## Tugas Tertulis:
1. Salin kata demi kata bagian kutipan halaman yang dimulai dengan kata-kata yang memuat "Masalah lainnya adalah" dan berakhir dengan "dari masalah tersebut?".
2. Menurut tulisan tentang kenaikan pangkat Guru Besar, mengapa jalan menuju Profesor harus lewat karya ilmiah yang terbit di jurnal dengan jaminan kualitas terstandar? Jelaskan dalam satu sampai tiga kalimat.

## Kutipan Halaman:
Asyari, Wakil Rektor 1 IAIN Bukittinggi
SPI-BUKITTINGGI
Persoalan di kenaikan pangkat ke Guru Besar/Profesor kembali mencuat. Sejak Sri Mardiyati, Dosen Universitas Indonesia (UI) mengajukan gugatan ke Mahkamah Konstitusi (MK) urusan kenaikan pangkat Guru Besar/Profesor menjadi diskusi hangat di kalangan insan akademik. Mengajukan kenaikan pangkat ke Guru Besar di injury time usia akan pensiun sangat riskan sarat masalah.
Masalah lainnya adalah Guru Besar dalam jebakan lingkaran jurnal predator. Terkait ini, menarik dipertanyakan, kenapa sering mencuat jebakan predator ini? apa kaitannya dengan urusan kenaikan pangkat Guru Besar ? Apa embio dari masalah tersebut?
Publikasi Mutlak
Sebagai jabatan fungsional tertinggi tangga untuk ke Profesor harus melalui karya ilmiah yang dipublikasi di jurnal yang memiliki jaminan kualitas terstandar. Hal ini secara eksplisit dapat dibaca pada Peraturan Menteri Riset, Teknologi, dan Pendidikan Tinggi Republik Indonesia Nomor 20 Tahun 2017 Tentang Pemberian Tunjangan Profesi Dosen dan Tunjangan Kehormatan Profesor, setiap Profesor harus menghasilkan paling sedikit 3 (tiga) karya ilmiah yang diterbitkan dalam jurnal internasional, atau paling sedikit 1 (satu) karya ilmiah yang diterbitkan dalam jurnal internasional bereputasi, paten, atau karya seni monumental/desain monumental, dalam kurun waktu 3 (tiga) tahun. Begitu juga di Keputusan Direktur Jenderal Pendidikan Tinggi Kementerian Pendidikan dan Kebudayaan Nomor 12/E/KPT/2021 Tentang Pedoman Operasional Beban Kerja Dosen dinyatakan bahwa profesor memiliki kewajiban khusus menulis buku dan karya ilmiah serta menyebarluaskan gagasannya untuk mencerahkan masyarakat. Selain itu menurut Pedoman Operasional Penetapan Angka Kredit Dosen Tahun 2019 ditetapkan untuk kenaikan pangkat ke Guru Besar, pengusul harus memenuhi jumlah minimum bagian penelitian atau karya ilmiah sebanyak 45 % dari KUM yang disyaratkan.

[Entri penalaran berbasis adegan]
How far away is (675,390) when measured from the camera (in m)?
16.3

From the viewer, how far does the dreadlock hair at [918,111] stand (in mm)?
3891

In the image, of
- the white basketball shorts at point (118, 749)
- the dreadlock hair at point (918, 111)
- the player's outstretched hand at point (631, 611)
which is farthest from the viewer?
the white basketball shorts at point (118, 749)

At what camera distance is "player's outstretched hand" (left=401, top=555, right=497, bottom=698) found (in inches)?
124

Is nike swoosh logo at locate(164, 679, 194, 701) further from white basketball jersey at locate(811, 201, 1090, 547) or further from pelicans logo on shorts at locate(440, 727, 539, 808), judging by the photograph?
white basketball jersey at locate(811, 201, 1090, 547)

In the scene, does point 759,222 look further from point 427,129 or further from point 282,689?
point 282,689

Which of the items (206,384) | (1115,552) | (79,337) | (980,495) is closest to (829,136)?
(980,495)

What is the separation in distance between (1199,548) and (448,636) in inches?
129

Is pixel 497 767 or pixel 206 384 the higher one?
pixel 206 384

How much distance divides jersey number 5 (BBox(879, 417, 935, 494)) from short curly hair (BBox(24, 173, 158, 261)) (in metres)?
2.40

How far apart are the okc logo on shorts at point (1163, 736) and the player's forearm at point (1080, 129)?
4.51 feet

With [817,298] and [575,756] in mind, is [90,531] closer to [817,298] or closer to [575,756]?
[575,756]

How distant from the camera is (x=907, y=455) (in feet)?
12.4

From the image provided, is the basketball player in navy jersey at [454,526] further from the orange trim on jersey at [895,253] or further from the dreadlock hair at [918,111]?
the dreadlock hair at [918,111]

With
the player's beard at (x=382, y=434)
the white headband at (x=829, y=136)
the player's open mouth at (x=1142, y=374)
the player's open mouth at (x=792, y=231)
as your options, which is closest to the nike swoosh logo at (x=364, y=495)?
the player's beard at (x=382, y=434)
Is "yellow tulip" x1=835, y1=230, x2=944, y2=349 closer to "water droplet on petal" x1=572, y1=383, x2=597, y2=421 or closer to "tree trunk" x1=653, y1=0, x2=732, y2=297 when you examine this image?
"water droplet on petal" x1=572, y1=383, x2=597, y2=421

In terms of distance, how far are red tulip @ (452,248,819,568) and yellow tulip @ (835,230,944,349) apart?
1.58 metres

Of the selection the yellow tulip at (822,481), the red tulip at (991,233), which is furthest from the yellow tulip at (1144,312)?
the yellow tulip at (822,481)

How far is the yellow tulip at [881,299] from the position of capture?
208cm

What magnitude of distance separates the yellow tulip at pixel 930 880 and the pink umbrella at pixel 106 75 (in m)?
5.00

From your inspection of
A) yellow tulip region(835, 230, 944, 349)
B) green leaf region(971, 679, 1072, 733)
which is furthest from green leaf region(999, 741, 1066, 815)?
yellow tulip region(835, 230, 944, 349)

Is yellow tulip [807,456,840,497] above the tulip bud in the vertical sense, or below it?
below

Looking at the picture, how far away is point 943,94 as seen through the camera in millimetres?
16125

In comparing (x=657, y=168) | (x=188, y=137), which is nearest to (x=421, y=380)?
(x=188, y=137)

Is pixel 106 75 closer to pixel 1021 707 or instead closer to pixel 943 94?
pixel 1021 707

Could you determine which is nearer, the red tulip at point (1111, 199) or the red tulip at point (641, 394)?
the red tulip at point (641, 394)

## Jawaban:
1.
Masalah lainnya adalah Guru Besar dalam jebakan lingkaran jurnal predator. Terkait ini, menarik dipertanyakan, kenapa sering mencuat jebakan predator ini? apa kaitannya dengan urusan kenaikan pangkat Guru Besar ? Apa embio dari masalah tersebut?

2. Karena Profesor adalah jabatan fungsional tertinggi, tangga untuk mencapainya harus melalui karya ilmiah yang dipublikasikan di jurnal yang memiliki jaminan kualitas terstandar.